A block of data
--------------------------------------------------

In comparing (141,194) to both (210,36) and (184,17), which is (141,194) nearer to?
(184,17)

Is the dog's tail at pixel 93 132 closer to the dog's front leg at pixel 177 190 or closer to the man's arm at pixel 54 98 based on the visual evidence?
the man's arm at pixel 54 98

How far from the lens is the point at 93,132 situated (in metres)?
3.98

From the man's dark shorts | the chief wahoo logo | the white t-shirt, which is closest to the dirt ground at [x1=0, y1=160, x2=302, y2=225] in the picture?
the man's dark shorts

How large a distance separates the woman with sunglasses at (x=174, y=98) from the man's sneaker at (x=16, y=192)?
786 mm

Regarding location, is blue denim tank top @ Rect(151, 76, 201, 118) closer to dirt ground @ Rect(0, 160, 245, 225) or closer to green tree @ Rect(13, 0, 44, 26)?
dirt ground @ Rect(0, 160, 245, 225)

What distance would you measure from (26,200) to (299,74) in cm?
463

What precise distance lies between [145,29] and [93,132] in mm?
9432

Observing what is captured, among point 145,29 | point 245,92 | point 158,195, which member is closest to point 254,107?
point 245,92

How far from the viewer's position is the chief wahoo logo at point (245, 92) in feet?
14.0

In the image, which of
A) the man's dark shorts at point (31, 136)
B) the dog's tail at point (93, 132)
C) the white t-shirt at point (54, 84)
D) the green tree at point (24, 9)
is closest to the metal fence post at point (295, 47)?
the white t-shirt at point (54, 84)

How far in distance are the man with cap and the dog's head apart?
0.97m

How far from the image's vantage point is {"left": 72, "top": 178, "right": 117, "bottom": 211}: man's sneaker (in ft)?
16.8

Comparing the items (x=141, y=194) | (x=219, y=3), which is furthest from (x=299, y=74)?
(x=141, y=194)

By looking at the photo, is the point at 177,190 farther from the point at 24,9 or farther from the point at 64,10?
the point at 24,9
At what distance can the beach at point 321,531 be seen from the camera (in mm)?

--------------------------------------------------

◆ **Written exercise**
Show every line of the items above that contains the word "ground", matching case.

◆ **Written answer**
From the man's dark shorts | the chief wahoo logo | the white t-shirt, which is closest to the dirt ground at [x1=0, y1=160, x2=302, y2=225] in the picture?
Regarding location, is blue denim tank top @ Rect(151, 76, 201, 118) closer to dirt ground @ Rect(0, 160, 245, 225) or closer to green tree @ Rect(13, 0, 44, 26)?
dirt ground @ Rect(0, 160, 245, 225)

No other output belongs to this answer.